> [Stated task A]: Select every line of the entries that contains the word "autumn", treating uppercase and lowercase as different.

> [Selected text]:
/---
The insurgency in Nagaland, in northeastern India, is an ongoing conflict fought between the ethnic Nagas and the governments of India. Nagaland inhabited by the Nagas is located at the tri-junction border of India on the West and South, north and Myanmar on the East.

"National Socialist Council of Nagaland (Khaplang)", which wants an independent "greater Nagaland" to also include territory now in Myanmar, based on ethnicity; and the "Naga National Council (Adino)".

The question of "Naga Sovereignty" was put to plebiscite on 16 May 1951. To defend themselves, the Naga after much deliberation formed the armed wing of NNC, came to be known as NSG (Naga Safe Guards) under Kaito Sukhai.

History
1946 saw the creation of the Naga National Council (NNC) under Phizo's leadership. The NNC leaders and the Governor of Assam, Sir Akbar Hydari, signed a Nine-Point Agreement which granted Nagas rights over their lands and legislative and executive powers. The judicial capacity of Naga courts were empowered and no law from the provincial or central legislatures could affect this agreement. Very significantly, the agreement included a clause demanding that the Nagas be brought into the same administrative unit at the earliest. However, one clause stipulated 

The Governor of Assam as the agent of the Government of India will have a special responsibility for a period of ten years to ensure that due observance of this agreement to be extended for a further period, or a new agreement regarding the future of the Naga people to be arrived at.
\---
> [Given data]:
/---
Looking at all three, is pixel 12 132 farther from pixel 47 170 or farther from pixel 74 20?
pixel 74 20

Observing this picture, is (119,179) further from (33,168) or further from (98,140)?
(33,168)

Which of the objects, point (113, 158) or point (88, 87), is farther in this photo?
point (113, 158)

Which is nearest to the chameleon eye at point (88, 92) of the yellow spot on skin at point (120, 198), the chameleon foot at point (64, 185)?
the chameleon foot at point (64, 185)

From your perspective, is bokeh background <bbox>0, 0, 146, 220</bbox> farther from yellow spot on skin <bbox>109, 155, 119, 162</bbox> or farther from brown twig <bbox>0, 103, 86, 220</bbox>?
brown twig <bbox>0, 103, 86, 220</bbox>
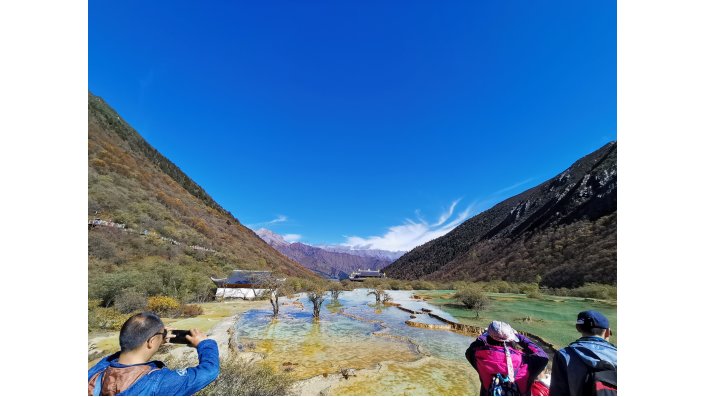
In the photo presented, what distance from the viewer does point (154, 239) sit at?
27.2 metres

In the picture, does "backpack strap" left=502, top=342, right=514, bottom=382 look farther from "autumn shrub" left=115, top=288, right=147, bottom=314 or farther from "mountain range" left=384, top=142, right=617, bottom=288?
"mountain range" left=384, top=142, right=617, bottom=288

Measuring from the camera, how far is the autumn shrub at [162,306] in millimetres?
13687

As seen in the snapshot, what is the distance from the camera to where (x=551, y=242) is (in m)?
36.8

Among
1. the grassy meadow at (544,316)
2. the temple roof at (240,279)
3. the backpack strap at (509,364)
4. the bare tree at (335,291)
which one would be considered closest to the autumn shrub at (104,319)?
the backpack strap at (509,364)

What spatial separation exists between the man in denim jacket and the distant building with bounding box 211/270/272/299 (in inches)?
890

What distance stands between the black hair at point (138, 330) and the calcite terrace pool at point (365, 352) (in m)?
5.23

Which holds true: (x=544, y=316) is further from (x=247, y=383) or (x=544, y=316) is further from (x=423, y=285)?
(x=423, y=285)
\---
/---
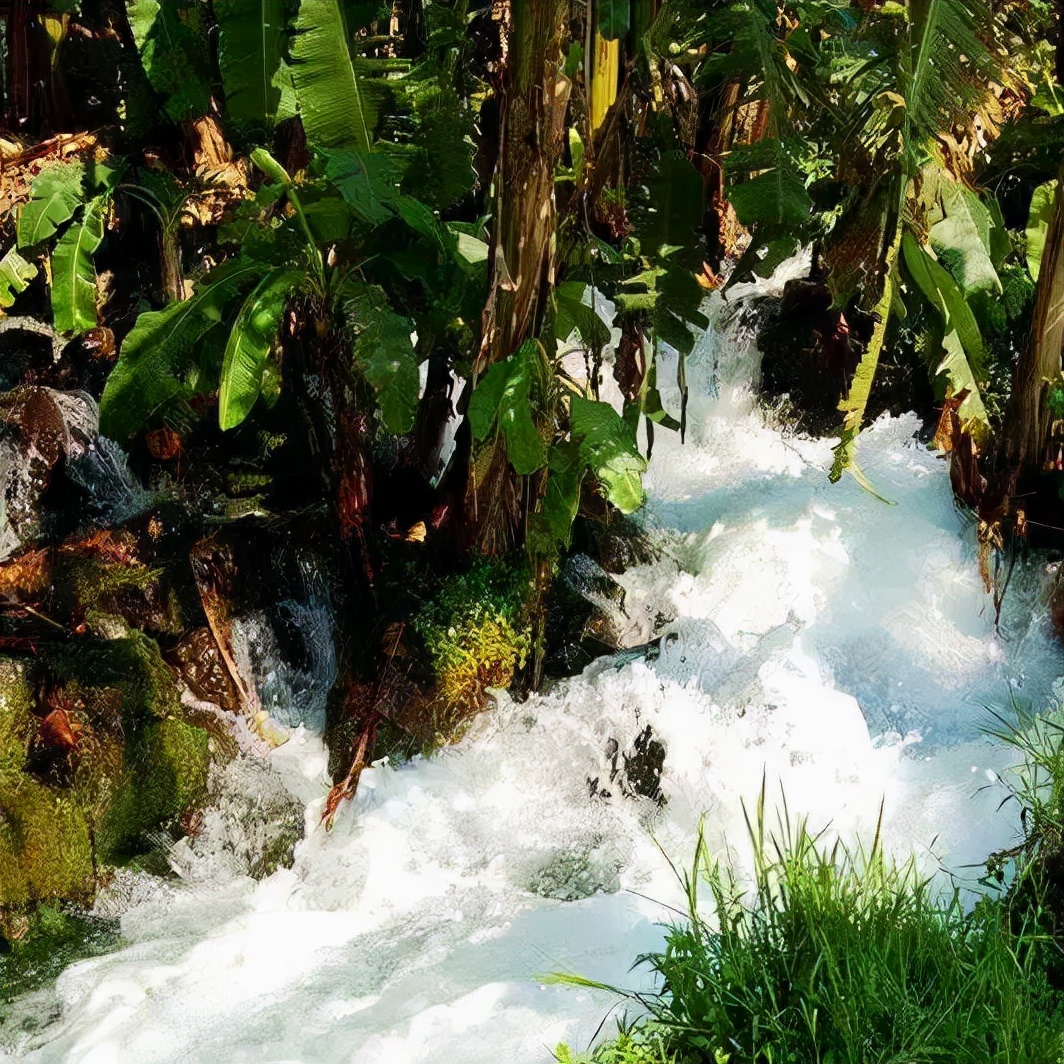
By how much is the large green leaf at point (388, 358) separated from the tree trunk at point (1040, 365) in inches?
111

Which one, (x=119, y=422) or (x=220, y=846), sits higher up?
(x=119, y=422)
\---
> [Stated task B]: In the passage on the Nagaland insurgency, rewrite everything from "The insurgency in" down to "under Kaito Sukhai.", putting "referendum" wherever "plebiscite" appears.

> [Complete response A]:
In the picture, does "backpack strap" left=502, top=342, right=514, bottom=382 look farther from "autumn shrub" left=115, top=288, right=147, bottom=314 or farther from "mountain range" left=384, top=142, right=617, bottom=288?
Measuring from the camera, how far is the autumn shrub at [162,306] in millimetres?
which one would be considered closest to the autumn shrub at (104,319)?

> [Complete response B]:
The insurgency in Nagaland, in northeastern India, is an ongoing conflict fought between the ethnic Nagas and the governments of India. Nagaland inhabited by the Nagas is located at the tri-junction border of India on the West and South, north and Myanmar on the East.

"National Socialist Council of Nagaland (Khaplang)", which wants an independent "greater Nagaland" to also include territory now in Myanmar, based on ethnicity; and the "Naga National Council (Adino)".

The question of "Naga Sovereignty" was put to referendum on 16 May 1951. To defend themselves, the Naga after much deliberation formed the armed wing of NNC, came to be known as NSG (Naga Safe Guards) under Kaito Sukhai.